----- Data

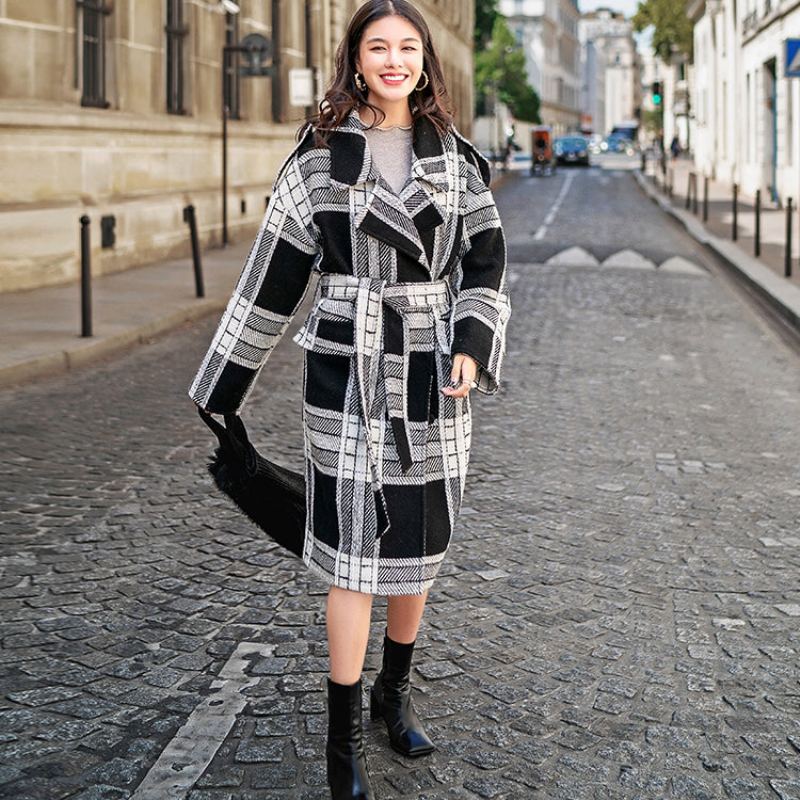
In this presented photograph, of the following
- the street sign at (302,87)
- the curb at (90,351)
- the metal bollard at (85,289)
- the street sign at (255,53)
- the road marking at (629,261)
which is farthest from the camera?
the street sign at (302,87)

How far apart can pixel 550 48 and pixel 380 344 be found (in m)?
132

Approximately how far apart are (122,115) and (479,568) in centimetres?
1311

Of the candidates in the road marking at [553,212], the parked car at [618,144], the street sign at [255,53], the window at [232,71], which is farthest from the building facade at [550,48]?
the street sign at [255,53]

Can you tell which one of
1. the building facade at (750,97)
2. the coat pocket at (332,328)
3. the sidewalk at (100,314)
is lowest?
the sidewalk at (100,314)

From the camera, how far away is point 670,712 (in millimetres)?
3572

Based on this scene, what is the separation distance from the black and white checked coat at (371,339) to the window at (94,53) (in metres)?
14.0

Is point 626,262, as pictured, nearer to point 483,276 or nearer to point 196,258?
point 196,258

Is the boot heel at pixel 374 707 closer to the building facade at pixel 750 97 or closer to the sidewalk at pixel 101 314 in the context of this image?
the sidewalk at pixel 101 314

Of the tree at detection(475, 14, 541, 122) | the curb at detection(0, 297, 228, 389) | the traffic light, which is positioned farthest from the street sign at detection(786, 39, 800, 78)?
the tree at detection(475, 14, 541, 122)

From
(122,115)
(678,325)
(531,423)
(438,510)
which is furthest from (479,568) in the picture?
(122,115)

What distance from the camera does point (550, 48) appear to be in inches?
5133

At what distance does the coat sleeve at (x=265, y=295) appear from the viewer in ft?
9.93

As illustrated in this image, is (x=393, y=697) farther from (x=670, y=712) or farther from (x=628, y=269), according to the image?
(x=628, y=269)

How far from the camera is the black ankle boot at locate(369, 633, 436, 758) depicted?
3.29 meters
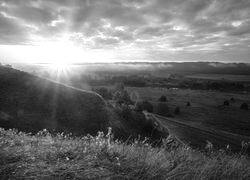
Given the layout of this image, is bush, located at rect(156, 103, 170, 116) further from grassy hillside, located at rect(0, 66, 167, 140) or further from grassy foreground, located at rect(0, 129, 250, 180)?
grassy foreground, located at rect(0, 129, 250, 180)

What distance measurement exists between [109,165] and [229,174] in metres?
1.88

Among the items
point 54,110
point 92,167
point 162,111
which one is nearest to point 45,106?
point 54,110

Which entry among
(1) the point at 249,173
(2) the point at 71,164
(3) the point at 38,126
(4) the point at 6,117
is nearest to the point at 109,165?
(2) the point at 71,164

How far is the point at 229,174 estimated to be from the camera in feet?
10.0

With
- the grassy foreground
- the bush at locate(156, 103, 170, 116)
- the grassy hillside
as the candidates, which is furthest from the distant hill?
the bush at locate(156, 103, 170, 116)

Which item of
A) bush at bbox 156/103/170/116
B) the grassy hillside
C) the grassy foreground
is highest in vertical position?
the grassy foreground

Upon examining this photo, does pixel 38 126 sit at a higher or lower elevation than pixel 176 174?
lower

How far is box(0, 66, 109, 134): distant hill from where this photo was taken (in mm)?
13734

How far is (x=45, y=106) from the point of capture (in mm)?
15555

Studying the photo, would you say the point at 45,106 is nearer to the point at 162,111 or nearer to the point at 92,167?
the point at 92,167

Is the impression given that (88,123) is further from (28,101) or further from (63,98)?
(28,101)

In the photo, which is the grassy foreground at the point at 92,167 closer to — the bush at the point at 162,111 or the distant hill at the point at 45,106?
the distant hill at the point at 45,106

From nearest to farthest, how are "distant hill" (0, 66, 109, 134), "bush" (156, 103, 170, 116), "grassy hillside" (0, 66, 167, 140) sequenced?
→ "distant hill" (0, 66, 109, 134) → "grassy hillside" (0, 66, 167, 140) → "bush" (156, 103, 170, 116)

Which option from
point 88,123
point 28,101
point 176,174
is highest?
point 176,174
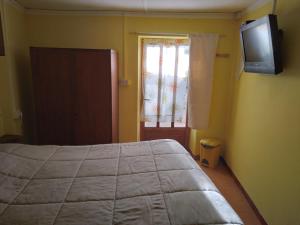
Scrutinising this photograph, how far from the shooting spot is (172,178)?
1.53 m

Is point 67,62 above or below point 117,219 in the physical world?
above

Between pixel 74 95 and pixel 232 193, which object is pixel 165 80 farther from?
pixel 232 193

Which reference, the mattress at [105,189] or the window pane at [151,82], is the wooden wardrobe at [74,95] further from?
the mattress at [105,189]

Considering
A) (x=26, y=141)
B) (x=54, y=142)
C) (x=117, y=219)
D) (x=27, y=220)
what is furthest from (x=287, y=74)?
(x=26, y=141)

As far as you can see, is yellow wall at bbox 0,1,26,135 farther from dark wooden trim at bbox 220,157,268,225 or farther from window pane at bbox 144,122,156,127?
dark wooden trim at bbox 220,157,268,225

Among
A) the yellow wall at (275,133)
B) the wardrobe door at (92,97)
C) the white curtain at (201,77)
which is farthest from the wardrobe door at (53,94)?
the yellow wall at (275,133)

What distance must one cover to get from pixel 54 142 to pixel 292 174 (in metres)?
2.72

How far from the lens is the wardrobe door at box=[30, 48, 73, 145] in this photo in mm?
2662

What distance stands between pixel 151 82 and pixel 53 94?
1.48 m

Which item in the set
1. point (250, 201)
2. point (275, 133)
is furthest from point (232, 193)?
point (275, 133)

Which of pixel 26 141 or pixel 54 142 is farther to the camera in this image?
pixel 26 141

----------

- _Work required_: Copy the part that opens with the line containing "How far from the lens" and runs through the end of the entries, switching "wardrobe door" to "cabinet door" and leaving everything else the same.

- _The completed task_:
How far from the lens is the cabinet door at box=[30, 48, 73, 145] in this photo in mm?
2662

What distance stands between pixel 151 82 and pixel 53 94?
1.48 m

Which item in the set
1. point (250, 201)
2. point (275, 133)
is furthest from point (232, 193)?
point (275, 133)

Which of pixel 26 141 or pixel 54 142 is farther to the camera in this image?
pixel 26 141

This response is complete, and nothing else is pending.